The proper way to use arrowroot, is to mix the arrowroot into a "slurry," then add it to liquid, that is on the flame, and hot but slightly off the boil -- in other words, at a simmer. The mixture is taken off the heat immediately and stirred. Thickening is almost instantaneous. No _extra_ cooking is required to get rid of any raw taste as with corn starch or flour. The proper proportion to make a slurry are 1 part arrowroot to 2 parts liquid by volume. The proper amount for yours as for most purposes is 1 tsp arrowroot per cup of liquid. If you do decide to use arrowroot, I suggest using it in combination with gelatin as follows. Bloom 2 tsp powdered gelatin in 2 tbs water. Add to the base after the arrowroot, and stir in.

Note: Arrowroot thickened sauces can be fragile. I don't know how well it will hold up in the freezer, which is one of the reasons I suggested using gelatin. When starch thickeners are used for frozen bases gelatin is often used as well in order to stabilize the air content.

Guar gum is a very powerful emulsifier. The usual dicta is 1 guar gum = 8 corn starch, but it's inexact. So, for your quart of ice cream, something between 1/4 and 1/2 tsp ought to do it for you. Guar gum does not require heat. Locust and xanthan do pretty much the same thing, I'd fool around with guar first since it's so readily available.

When it comes to ultra smooth ice cream the keys are usually: A) Lots of fat; B) Freezing very quickly to avoid formation of large ice crystals; C) Storage at a temperature above freezing; and D) Sieving the base to smooth it. You're starting with a fairly low fat milk and are not very amenable to the egg custard technique that adds more. And, storage is a problem too.

**Provided data**
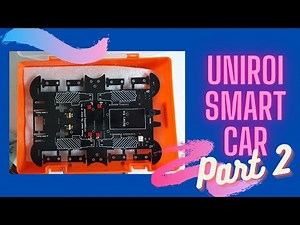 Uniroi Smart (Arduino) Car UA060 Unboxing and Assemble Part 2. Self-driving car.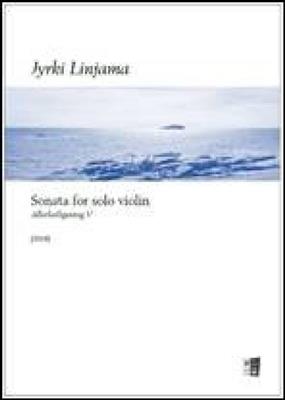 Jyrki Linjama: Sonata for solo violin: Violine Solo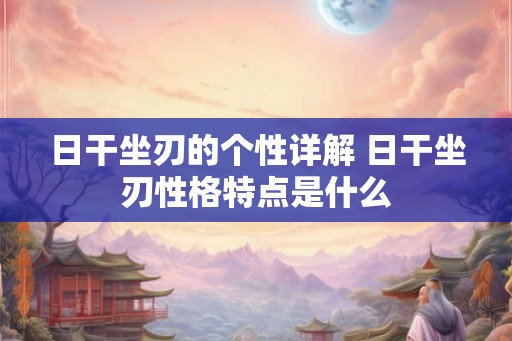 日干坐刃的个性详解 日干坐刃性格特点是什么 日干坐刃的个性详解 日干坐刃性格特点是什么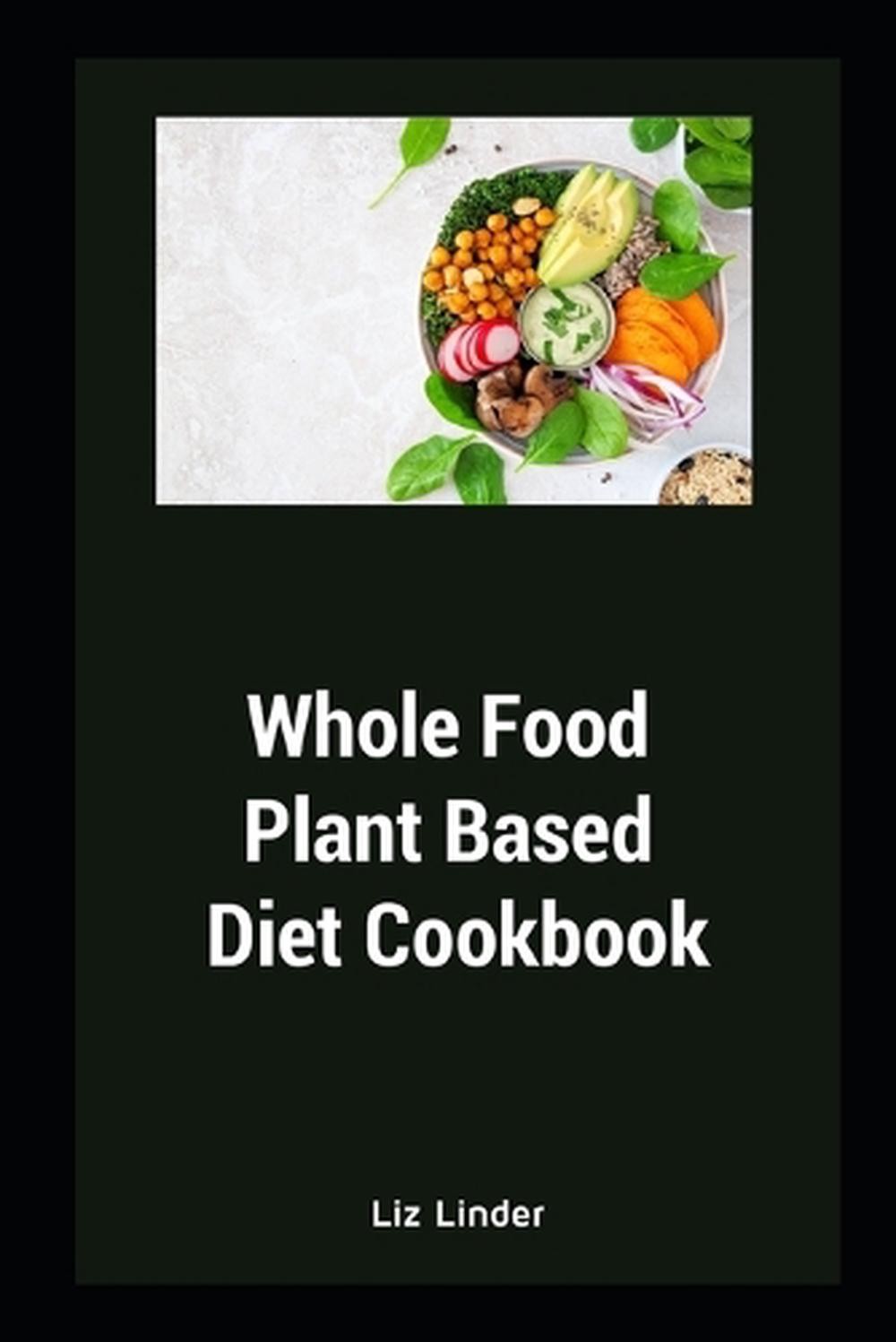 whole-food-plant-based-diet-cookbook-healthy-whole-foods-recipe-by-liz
---
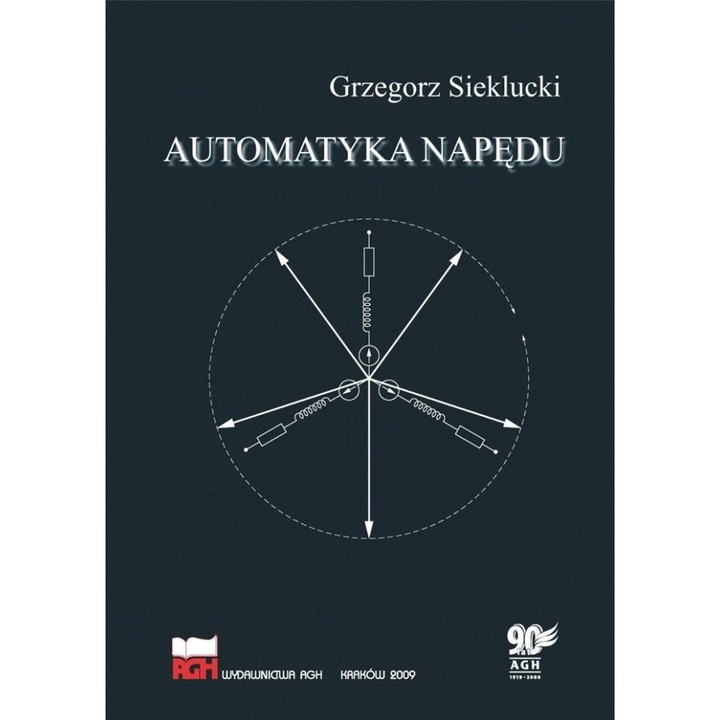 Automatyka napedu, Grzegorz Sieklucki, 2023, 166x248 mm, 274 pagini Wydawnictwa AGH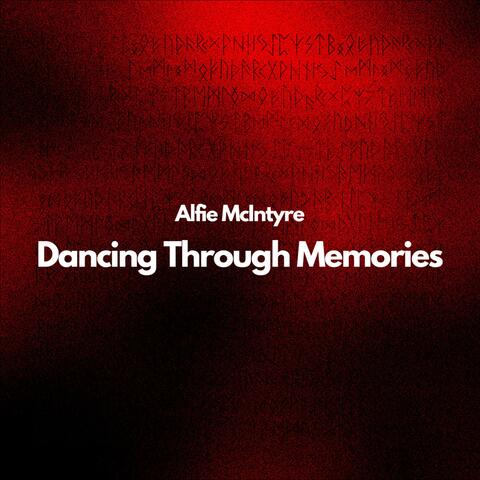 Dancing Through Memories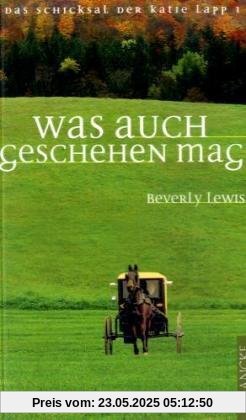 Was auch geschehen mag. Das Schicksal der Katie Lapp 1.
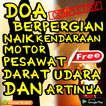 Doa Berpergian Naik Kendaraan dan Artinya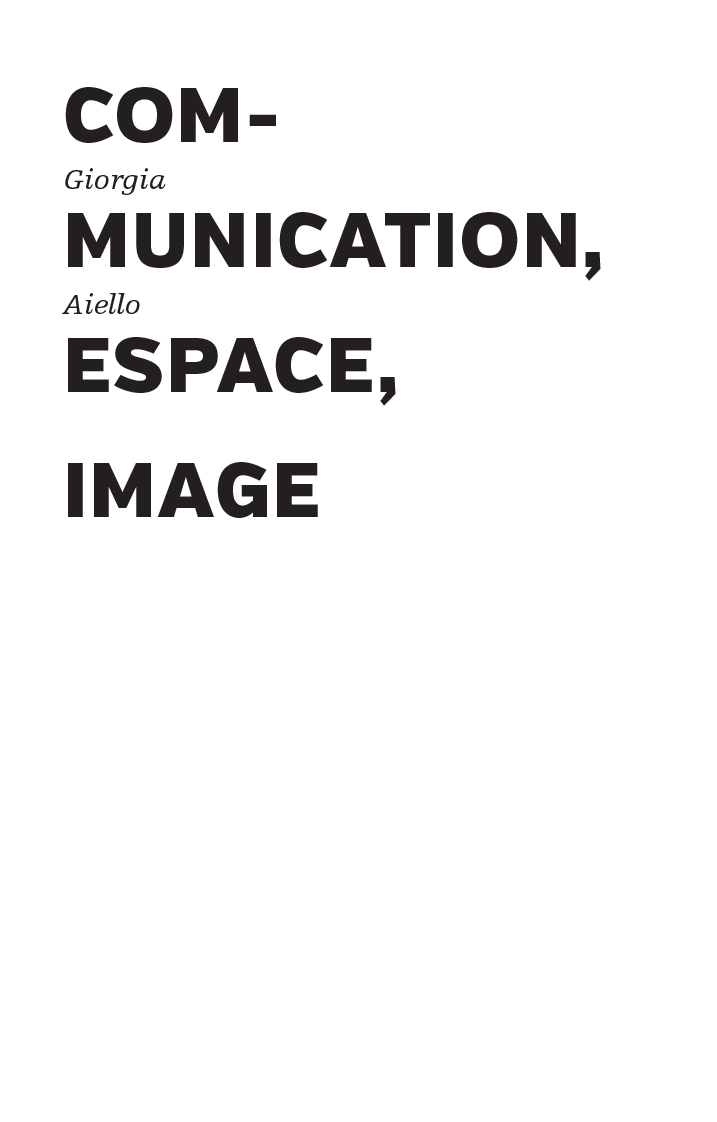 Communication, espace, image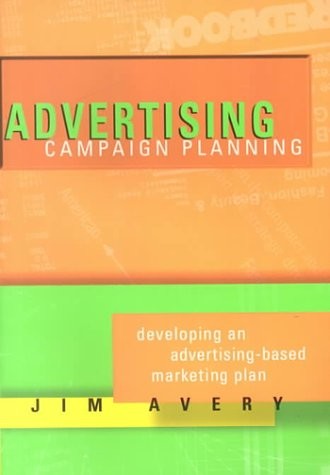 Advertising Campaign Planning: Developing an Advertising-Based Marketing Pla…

**Exercise instructions**
#1 Rewrite the paragraph of the passage on thickeners that begins "Guar gum is a very powerful emulsifier" as a bulleted list that keeps its main facts.
#2 Answer these questions from the passage on thickeners:
(a) In what proportion by volume are arrowroot and liquid combined to make a slurry?
(b) How much powdered gelatin is bloomed, and in how much water?
(c) When starch thickeners are used for frozen bases, why is gelatin often added as well?
#3 Write the next part of the passage on thickeners, starting after its final sentence.
The items are not needed here.

**Expected responses**
#1
- Guar gum is a very powerful emulsifier.
- The usual rule is that 1 part guar gum equals 8 parts corn starch, though this is inexact.
- For a quart of ice cream, between 1/4 and 1/2 tsp should be enough.
- Guar gum does not need heat.
- Locust and xanthan work much the same way, but guar is the one to try first because it is so readily available.

#2
(a) 1 part arrowroot to 2 parts liquid.
(b) 2 tsp of powdered gelatin in 2 tbs of water.
(c) To stabilize the air content.

#3
Your whipping questions are interesting. Whipping is only desirable when ice cream is made in a way that causes heavy ice crystal formation -- as in a sheet pan for instance. What type of ice cream churn/maker/freezer are you using? How long does it take to a freeze a batch?

Some ice cream makers are better than others in that they freeze faster. You don't want to "whip" ice cream. Whipping introduces air, which is not only the opposite of "rich and smooth" but will cause ice crystals formation for sure. Instead, you want to "dash" it as it's made which prevents the formation of bubbles and ice crystals. Your best solution may be to switch to a soft-serve type such as the Cuisinart and make on demand. That way, you could avoid the damage you do with your storage/service cycle.

The best suggestion I can give though is to go visit your friend with all the fixings for goat ice cream and a bottle of something to wash it down.

BDL

PS I've never heard of a physical condition requiring avoidance of cooked foods. If I'm not being indelicate, may I inquire as to its nature?


----------



## carlotta (Jul 21, 2010)

I actually had the same dilemma! My ice cream will be made of goat milk, mix of erythritol and coconut palm sugar, egg yolks, vanilla and a dash of salt. However I don't want it to have a rock hard ice cream after it spends some time in the freezer and I want a rich mouth feel as well. Of all the stabilizers I would probably use arrowroot. However I'm going to try it with chia seed gel. I'll make some chia gel using some ground chia seeds and water and I'll add one or two tablespoons of chia gel to my base before putting it in the ice cream maker. Has anyone ever tried this?

People who avoid cook foods are usually on a raw food diet. Raw milk (from organic pasture fed animals) is much more nutritious and more digestible than processed pasteurized homogenized milk.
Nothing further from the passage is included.